Captain Alkers’ arm was bandaged; blood soaked through already. He glared about, panting, the rapier in his fist dripping blood.
“They want our valuables and our goods. They will overpower us for sure. We have done all we can, as honest sailors."
One of his mates, blood seeping from a slash across his forehead, shouted: “By Pandrite the Glorious! We have done that, Captain!"
“Abandon ship!"
Of that call so horrific to a sailor, Captain Alkers made a benediction and a curse, all in one. I knew he was right I suppose, left to my own devices and being in the middle of a little fight, I might have stayed and tackled the swordship rende
rs for the sheer hell of it. It is not in my nature to run from a fight. But I had the responsibility of Tilda and Pando—as well as Inch—and so I, Dray Prescot also went with the crew as we jumped across the other argenters which were already deserted, leaped to the sand, and after a brisk rearguard action gained the shelter of the trees.
Tolly, the squat little Hoboling who knew these islands, took the lead and we hurried into the interior. We met up with the passengers and I was reunited with my three traveling companions. Tolly led us to a safe resting place and then went back to reconnoiter the coast. Inch, with a somewhat sour comment to me about staying with our charges, went with him. When Tolly and Inch returned they reported the argenters about stripped and the swordships preparing to leave.

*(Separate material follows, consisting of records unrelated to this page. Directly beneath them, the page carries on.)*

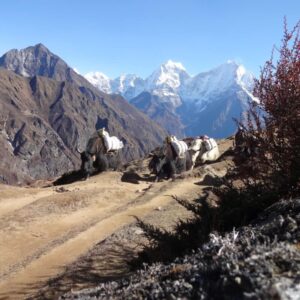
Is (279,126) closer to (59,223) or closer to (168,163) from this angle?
(59,223)

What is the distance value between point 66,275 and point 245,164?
11.7 feet

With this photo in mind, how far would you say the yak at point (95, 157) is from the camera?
24.1 meters

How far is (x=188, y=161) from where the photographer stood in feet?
83.1

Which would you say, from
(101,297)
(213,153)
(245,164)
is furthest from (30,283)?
(213,153)

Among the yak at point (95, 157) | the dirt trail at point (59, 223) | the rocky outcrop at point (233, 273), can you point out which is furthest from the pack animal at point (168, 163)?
the rocky outcrop at point (233, 273)

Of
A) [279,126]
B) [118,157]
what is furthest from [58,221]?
[118,157]

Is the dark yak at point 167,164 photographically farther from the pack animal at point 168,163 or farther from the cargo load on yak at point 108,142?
the cargo load on yak at point 108,142

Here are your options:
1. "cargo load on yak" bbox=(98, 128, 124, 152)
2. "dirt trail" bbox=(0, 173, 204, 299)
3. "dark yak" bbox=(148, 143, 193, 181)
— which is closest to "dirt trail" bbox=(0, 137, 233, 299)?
"dirt trail" bbox=(0, 173, 204, 299)

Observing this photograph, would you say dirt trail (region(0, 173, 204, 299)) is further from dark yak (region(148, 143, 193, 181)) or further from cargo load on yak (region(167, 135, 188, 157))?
cargo load on yak (region(167, 135, 188, 157))

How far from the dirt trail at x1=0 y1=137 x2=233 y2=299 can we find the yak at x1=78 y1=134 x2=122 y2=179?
2263 millimetres

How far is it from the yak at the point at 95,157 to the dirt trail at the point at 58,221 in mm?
2263

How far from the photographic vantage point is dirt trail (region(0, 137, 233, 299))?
33.6 ft

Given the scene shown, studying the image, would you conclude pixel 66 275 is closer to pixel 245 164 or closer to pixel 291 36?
pixel 245 164

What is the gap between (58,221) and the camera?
14.9 meters
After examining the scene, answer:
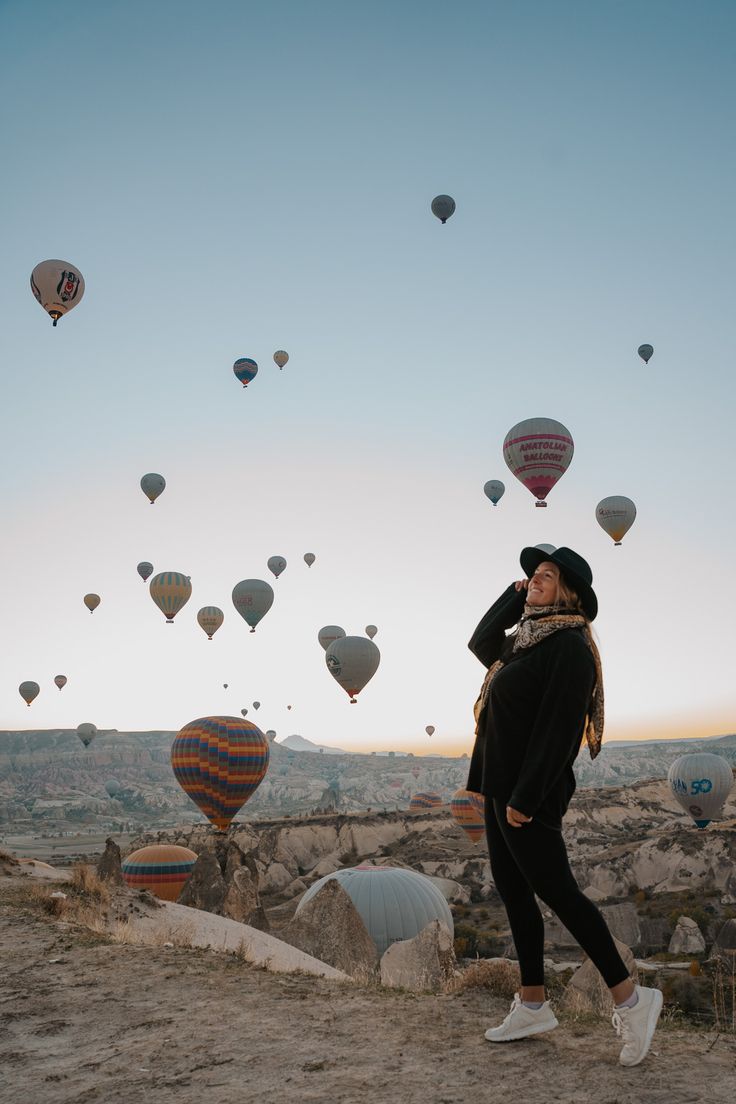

After that, feeling empty and let-down, we trailed off to a fishing village Tolly knew, where we were welcomed by the headman, who looked remarkably like an older version of Tolly, and where we were able to obtain food and drink and a roof for the night. That bur or so of darkness had passed and now the moons of Kregen shone refulgently in the sky. Tilda and Pando fell asleep at once. I stayed up with Inch talking with Tolly and Captain Alkers and some of his mates with the headman, one Tandy. Tandy expressed a deep hatred and contempt for the swordships.
“They ruin trade,” he said. “And our fishing. We are simple people and we live simply. But we are never likely to make contact with the outer world while the swordships by their depredations prevent commercial contact."
We argued and talked into the night and then I slept. But I made it a point to give Tandy a fine jeweled dagger I had picked up—I had severed it and the fist grasping it from its previous owner's arm—and tried to smile at him. I felt that he and his people would be valuable, situated as they were on an island in the midst of this strategic but isolated sea battleground. They'd be down to the stranded ships first light tearing them to pieces. The sea brought them harvests.